Flippant
L'Express a écrit :Embrigadement : les parents racontent le basculement de leurs enfants
La chercheuse Dounia Bouzar croise les témoignages des 55 familles qui se sont adressées au centre de prévention depuis le début de l'année avec l'analyse des articles de propagande diffusés sur internet.
Le premier rapport du Centre de prévention contre les dérives sectaires (CPDSI), rédigé par la chercheuse Dounia Bouzar avec Christophe Coupenne, un ancien négociateur du Raid, éclaire un peu mieux le profil et les motivations de ceux dont la France découvre l'existence, ébahie, depuis quelques mois : des garçons et des filles nés dans l'Hexagone et happés par l'intégrisme, à l'âge où leurs copains vont encore au lycée ou à la fac.

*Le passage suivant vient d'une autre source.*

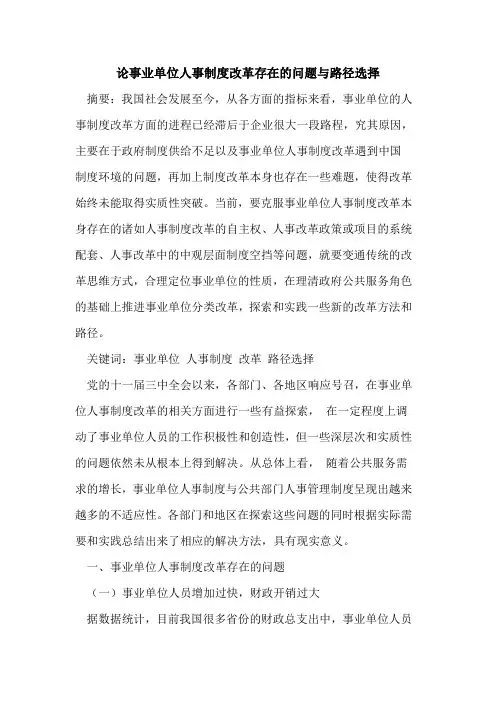 论事业单位人事制度改革存在的问题与路径选择

摘要：我国社会发展至今，从各方面的指标来看，事业单位的人事制度改革方面的进程已经滞后于企业很大一段路程，究其原因，主要在于政府制度供给不足以及事业单位人事制度改革遇到中国制度环境的问题，再加上制度改革本身也存在一些难题，使得改革始终未能取得实质性突破。当前，要克服事业单位人事制度改革本身存在的诸如人事制度改革的自主权、人事改革政策或项目的系统配套、人事改革中的中观层面制度空挡等问题，就要变通传统的改革思维方式，合理定位事业单位的性质，在理清政府公共服务角色的基础上推进事业单位分类改革，探索和实践一些新的改革方法和路径。

关键词：事业单位 人事制度 改革 路径选择

党的十一届三中全会以来，各部门、各地区响应号召，在事业单位人事制度改革的相关方面进行一些有益探索， 在一定程度上调动了事业单位人员的工作积极性和创造性，但一些深层次和实质性的问题依然未从根本上得到解决。从总体上看， 随着公共服务需求的增长，事业单位人事制度与公共部门人事管理制度呈现出越来越多的不适应性。各部门和地区在探索这些问题的同时根据实际需要和实践总结出来了相应的解决方法，具有现实意义。

一、事业单位人事制度改革存在的问题

（一）事业单位人员增加过快，财政开销过大

据数据统计，目前我国很多省份的财政总支出中，事业单位人员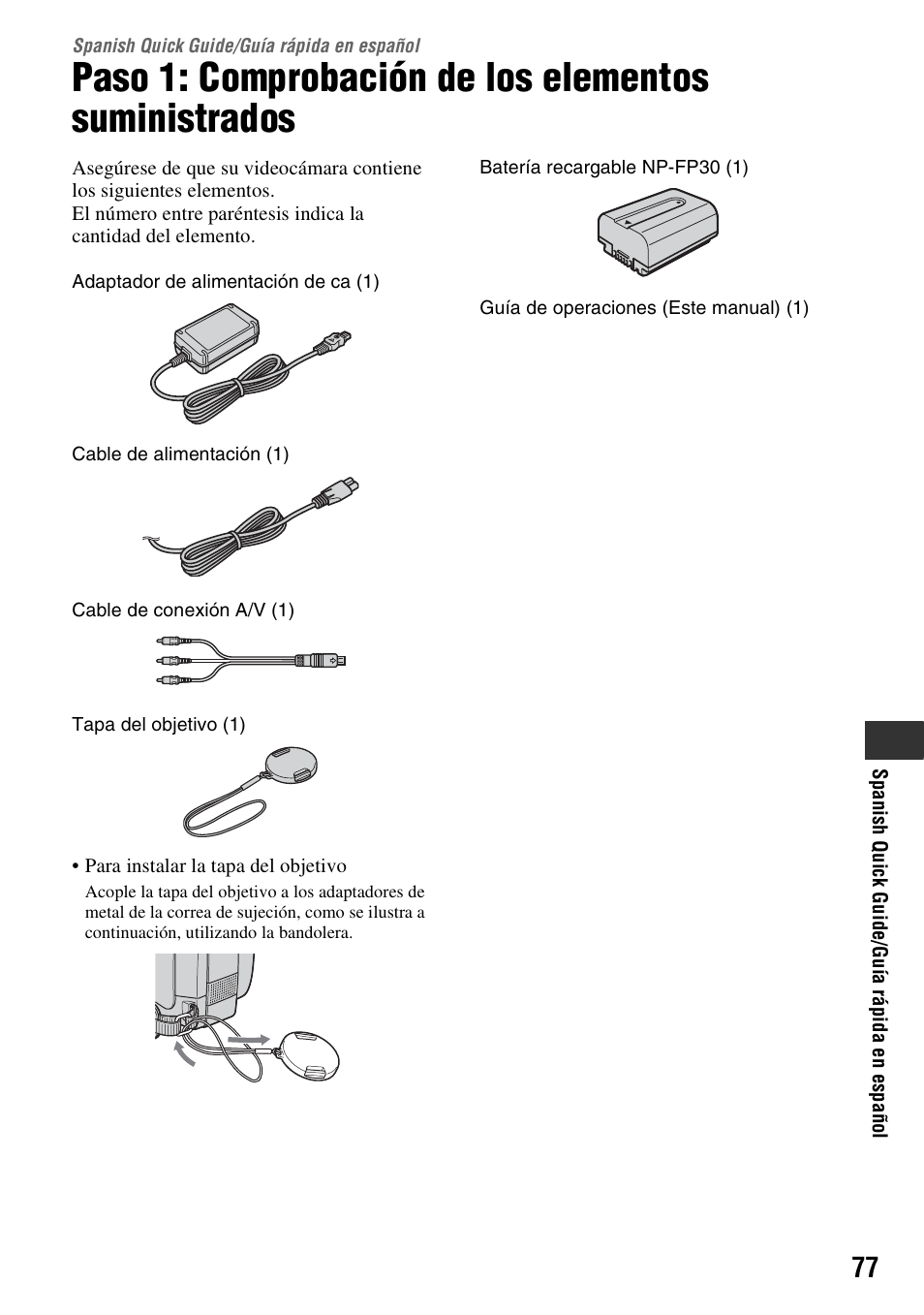 Spanish Quick Guide/Guía rápida en español

Paso 1: Comprobación de los elementos suministrados

Asegúrese de que su videocámara contiene los siguientes elementos.
El número entre paréntesis indica la cantidad del elemento.

Adaptador de alimentación de ca (1)

Cable de alimentación (1)

Cable de conexión A/V (1)

Tapa del objetivo (1)

• Para instalar la tapa del objetivo

Acople la tapa del objetivo a los adaptadores de metal de la correa de sujeción, como se ilustra a continuación, utilizando la bandolera.

Batería recargable NP-FP30 (1)

Guía de operaciones (Este manual) (1)

Spanish Quick Guide/Guía rápida en español

77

Dounia Bouzar s'appuie sur du concret : elle croise les témoignages des 55 familles qui se sont adressées au CPDSI depuis le début de l'année avec l'analyse des documents de propagande diffusées sur internet.
Premier constat : le phénomène touche toutes les classes sociales. Les familles suivies appartiennent en effet, dans leur majorité, aux classes moyennes et supérieures. Elles n'ont pas connu de "parcours migratoire récent", note le rapport, et sont, pour la plupart, "de référence athée". Leurs enfants suivent des études, à l'exemple de cette jeune fille, étudiante à Science Po, qui a quitté brusquement les cours quand elle a constaté que l'institution enseignait un module sur Harry Potter.
Car - et c'est là le deuxième constat - le basculement dans l'extrémisme est parfois extrêmement rapide, d'où la difficulté pour les parents de réagir. La rupture peut s'exprimer de façon radicale: le jeune converti refuse de consommer les aliments surgelés, ne crois plus en la télévision, analyse les films au cinéma, refuse d'aller dans les restaurants "non approuvés" et puis cesse de cotoyer certains qui ne partagent pas sa croyance. "Il passait son temps à faire des blagues sur les juifs. Et les arabes, les noirs. On ne s'est pas méfiés. Et puis ça a été les portugais, les hollandais, les espagnols, les corses, les handicapés, les morts... A l'école, il ne voulait plus discuter avec ses amis supporters du QSG. Il disait que la France avait la "lose", que les séries aux États-Unis manquaient de renouvellement et que le conflit israélo-palestinien nécessitait une réflexion approfondie du dossier", témoigne un parent.
Dans d'autres cas, les familles ne se rendent compte de rien. Ainsi de cet étudiant, censé potasser son BTS. "Il passait ses journées sur l'ordinateur, se souviennent ses parents. On l'entendait parfois rire et s'exclamer "Qu'il est drôle ce si-ma-tante" ou "Tiger, quel bel homme !" On pensait qu'il avait été embrigadé par un site djihadiste ou homosexuel, mais en réalité, c'était pire que ça".
Tous fréquentent les mêmes topics, lisent les mêmes blagues, reçoivent les mêmes articles leur disant comment penser et agir. "J'ai fini par confisquer le portable de ma fille, elle recevait des tweets toutes les heures pour lui rappeler qu'elle devait faire ses retweets quotidiens", témoigne une mère. Comme le note Dounia Bouzar, "si on est parmi les élus de ce mouvement, on comprend sans poser de questions".
Se battre, donner sa vie pour l'histoire, sauver "les purs", effectuer des oeuvres "humanitaires" en Ardèche, ou encore s'insérer dans un groupe qui joue le rôle d'une nouvelle famille, les motivations des ces jeunes sont multiples et parfois s'entremêlent. Un défi pour leurs proches, qui, aujourd'hui, appellent à l'aide.